Go-go connoisseur, venue owner, and DJ Dan Richardson (aka DJ Supa Dan) thinks it’s working. “It’s like the Obama campaign reaching out to young’uns,” he says. “It’s very smart and it’s very major,” he says of the campaign.
But what Fenty’s campaign might not want to share with the go-go community is that some of the other parts of his political platform—the relentless focus on constituent service, the toughness on crime—has actually made things harder for the scene. Because even as the music has become a useful political prop, go-go venues remain a touchy subject for some of their neighbors, who see them as magnets for criminality. And Fenty has courted those neighbors just as assiduously as he courts the musicians.
While Fenty has been in office, the Metropolitan Police Department has frequently shown up at city go-go performances and even keeps track of them via a new “go-go report” from the department’s intelligence unit.

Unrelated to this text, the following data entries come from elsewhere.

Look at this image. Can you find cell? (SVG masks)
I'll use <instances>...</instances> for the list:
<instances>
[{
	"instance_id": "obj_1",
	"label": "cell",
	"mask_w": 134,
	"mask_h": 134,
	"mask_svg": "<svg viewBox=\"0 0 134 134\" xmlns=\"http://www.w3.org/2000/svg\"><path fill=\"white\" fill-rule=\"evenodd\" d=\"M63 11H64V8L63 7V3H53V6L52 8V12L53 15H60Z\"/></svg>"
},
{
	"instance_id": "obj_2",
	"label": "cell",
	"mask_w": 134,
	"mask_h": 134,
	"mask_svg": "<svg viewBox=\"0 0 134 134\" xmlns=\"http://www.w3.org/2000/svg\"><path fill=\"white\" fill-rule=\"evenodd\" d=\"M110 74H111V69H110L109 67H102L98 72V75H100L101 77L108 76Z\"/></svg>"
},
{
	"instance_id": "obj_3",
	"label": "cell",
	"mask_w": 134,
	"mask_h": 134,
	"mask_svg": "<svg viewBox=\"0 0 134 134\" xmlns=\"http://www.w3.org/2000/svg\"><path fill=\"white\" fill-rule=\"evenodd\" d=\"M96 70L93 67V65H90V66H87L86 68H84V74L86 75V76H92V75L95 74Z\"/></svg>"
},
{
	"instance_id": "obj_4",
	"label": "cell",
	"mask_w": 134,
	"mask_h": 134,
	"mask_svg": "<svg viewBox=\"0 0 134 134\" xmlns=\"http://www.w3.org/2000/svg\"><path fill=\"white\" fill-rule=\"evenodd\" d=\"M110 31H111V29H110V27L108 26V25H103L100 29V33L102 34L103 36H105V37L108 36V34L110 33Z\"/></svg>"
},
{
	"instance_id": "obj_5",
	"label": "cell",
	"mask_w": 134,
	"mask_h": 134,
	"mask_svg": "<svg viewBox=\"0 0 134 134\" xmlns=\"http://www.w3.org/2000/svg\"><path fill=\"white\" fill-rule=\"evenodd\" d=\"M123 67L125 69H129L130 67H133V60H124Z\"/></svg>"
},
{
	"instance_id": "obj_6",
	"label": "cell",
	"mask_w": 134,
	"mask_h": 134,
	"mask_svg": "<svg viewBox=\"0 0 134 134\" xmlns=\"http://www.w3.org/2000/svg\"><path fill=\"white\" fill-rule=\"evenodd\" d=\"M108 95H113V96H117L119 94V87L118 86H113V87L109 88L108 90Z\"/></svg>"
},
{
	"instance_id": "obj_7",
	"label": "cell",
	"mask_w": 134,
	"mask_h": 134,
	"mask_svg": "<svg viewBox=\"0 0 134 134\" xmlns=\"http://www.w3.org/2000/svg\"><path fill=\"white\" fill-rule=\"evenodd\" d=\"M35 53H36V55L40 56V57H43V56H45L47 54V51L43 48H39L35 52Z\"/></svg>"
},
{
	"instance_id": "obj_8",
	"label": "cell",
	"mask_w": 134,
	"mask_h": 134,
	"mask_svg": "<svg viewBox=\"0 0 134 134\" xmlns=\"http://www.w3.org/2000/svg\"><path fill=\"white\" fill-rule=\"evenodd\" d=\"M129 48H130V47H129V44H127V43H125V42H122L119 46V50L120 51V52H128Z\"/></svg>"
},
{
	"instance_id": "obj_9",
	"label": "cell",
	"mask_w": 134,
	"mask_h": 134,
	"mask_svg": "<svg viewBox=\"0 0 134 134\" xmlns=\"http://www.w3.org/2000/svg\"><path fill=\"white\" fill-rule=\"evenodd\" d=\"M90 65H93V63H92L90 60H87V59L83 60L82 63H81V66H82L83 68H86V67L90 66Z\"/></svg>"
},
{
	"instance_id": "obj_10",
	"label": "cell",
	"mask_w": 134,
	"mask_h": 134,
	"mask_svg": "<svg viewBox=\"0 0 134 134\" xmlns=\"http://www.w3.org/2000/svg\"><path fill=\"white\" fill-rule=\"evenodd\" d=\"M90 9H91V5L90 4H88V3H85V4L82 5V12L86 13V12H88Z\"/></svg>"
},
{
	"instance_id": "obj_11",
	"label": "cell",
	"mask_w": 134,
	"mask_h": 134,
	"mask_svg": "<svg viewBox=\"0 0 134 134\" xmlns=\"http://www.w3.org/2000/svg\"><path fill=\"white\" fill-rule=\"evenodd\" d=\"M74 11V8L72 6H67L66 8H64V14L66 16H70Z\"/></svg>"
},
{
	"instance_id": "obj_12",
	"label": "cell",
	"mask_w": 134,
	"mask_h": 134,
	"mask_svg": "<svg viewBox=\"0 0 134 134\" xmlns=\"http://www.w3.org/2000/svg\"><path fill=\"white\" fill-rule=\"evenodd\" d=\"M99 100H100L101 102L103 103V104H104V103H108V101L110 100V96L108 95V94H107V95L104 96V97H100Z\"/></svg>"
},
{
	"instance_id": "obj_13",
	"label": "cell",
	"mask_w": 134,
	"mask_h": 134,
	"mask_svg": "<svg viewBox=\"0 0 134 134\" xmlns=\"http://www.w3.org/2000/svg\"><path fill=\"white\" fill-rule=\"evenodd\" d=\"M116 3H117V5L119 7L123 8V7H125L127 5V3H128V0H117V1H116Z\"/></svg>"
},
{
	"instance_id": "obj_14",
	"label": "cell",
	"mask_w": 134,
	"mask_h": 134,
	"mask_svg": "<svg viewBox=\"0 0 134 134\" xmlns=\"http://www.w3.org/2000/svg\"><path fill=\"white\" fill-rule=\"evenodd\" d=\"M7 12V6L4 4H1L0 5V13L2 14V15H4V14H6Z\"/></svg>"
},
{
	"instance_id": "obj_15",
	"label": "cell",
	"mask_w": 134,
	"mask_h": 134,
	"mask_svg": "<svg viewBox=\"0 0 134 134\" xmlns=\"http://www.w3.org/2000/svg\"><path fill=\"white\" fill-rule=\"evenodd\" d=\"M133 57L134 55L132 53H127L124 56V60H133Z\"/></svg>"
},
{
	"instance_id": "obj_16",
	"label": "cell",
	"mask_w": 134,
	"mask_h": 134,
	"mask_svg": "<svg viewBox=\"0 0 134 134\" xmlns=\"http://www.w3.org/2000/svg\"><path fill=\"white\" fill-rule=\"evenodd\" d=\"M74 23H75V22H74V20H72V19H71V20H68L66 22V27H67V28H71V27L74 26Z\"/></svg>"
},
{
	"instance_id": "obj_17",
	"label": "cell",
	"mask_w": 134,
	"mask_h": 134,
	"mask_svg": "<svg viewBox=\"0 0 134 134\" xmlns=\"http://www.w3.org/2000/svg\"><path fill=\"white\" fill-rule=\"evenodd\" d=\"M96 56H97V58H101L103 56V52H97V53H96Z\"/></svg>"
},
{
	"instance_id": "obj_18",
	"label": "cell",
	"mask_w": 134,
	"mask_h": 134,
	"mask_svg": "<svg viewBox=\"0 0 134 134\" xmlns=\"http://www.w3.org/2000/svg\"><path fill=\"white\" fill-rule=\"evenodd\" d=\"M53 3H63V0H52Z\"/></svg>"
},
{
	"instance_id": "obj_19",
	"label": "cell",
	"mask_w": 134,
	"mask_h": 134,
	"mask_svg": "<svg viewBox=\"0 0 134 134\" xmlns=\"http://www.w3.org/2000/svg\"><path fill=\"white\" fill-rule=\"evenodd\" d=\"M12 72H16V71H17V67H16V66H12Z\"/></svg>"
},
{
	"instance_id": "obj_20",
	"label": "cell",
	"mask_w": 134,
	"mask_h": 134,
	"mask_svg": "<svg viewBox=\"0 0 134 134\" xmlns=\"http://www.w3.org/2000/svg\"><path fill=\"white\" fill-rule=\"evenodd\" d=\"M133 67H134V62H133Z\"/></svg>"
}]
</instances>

The rest of the city government is pretty tough, too. In July, for instance, Dean Smothers, owner of D.C. club The Scene, was grilled before the District’s Alcoholic Beverage Control Board. The Scene had its license temporarily suspended after a stabbing occurred blocks away from the hangout following a show by the go-go act TCB. Glowering down on him from raised seating, the board members wanted an assurance from the venue owner: “I believe we’ve asked you to terminate your contractual relationship with TCB and Polo and the Boyz,” said member Nick Alberti.
A haggard Smothers promised that he had. Neither band would step through his doors again. Never mind that TCB and related band Polo and the Boyz are thought to be the hottest go-go bands in the city. In August, owners of Club 24 on Bladensburg Road NE made a similar pledge after a night of violence that took place following a Polo and the Boyz performance.
Ali says the scrutiny—more than the migration of African Americans to Prince George’s County—explains why more go-go shows are taking place across the District line. The trend pre-dates Fenty, but Tom Oehser, who runs the go-go website gogobeat.com, says the phenomenon of District clubs growing less friendly toward go-go hasn’t ebbed under the go-go loving incumbent, either.
In Prince George’s County, cops say they don’t target go-go the way their District colleagues do. (MPD’s go-go report tracks venues in Prince George’s, but the suburban county doesn’t have its own version of the document.) Prince George’s police Major Andrew Ellis says that their “livable communities task force goes to various establishments in the community where there’s a potential for public safety concerns,” but doesn’t single out go-go clubs.
Ali calls what’s happening in the District “discrimination” and says go-go is being evicted from its home. But he thinks it’s not the mayor’s fault. “It’s mostly the D.C. Council,” Ali says.
But if that’s the case, it’s the council responding to the general public. Lornell cautions that, against such a backdrop, go-go politicking isn’t necessarily a surefire hit for the mayor. “It could backfire in that it could be viewed as pandering,” he says. Fenty, for his part, insists the music isn’t being systematically pushed out of the city. Anytime a go-go venue has problems with the ABC board or the MPD, “it’s all site specific” he says.
Whether Fenty wins or loses, Ali and the rest of the performers involved in his campaign say they’ve learned a thing or two about politics—and plan to start organizing on behalf of their music. Ali has toyed with the name “Go-Go United.” The first item on the agenda? Taking on go-go-phobic club owners. “If you have live music,” says Ali, “you can’t just keep us out.”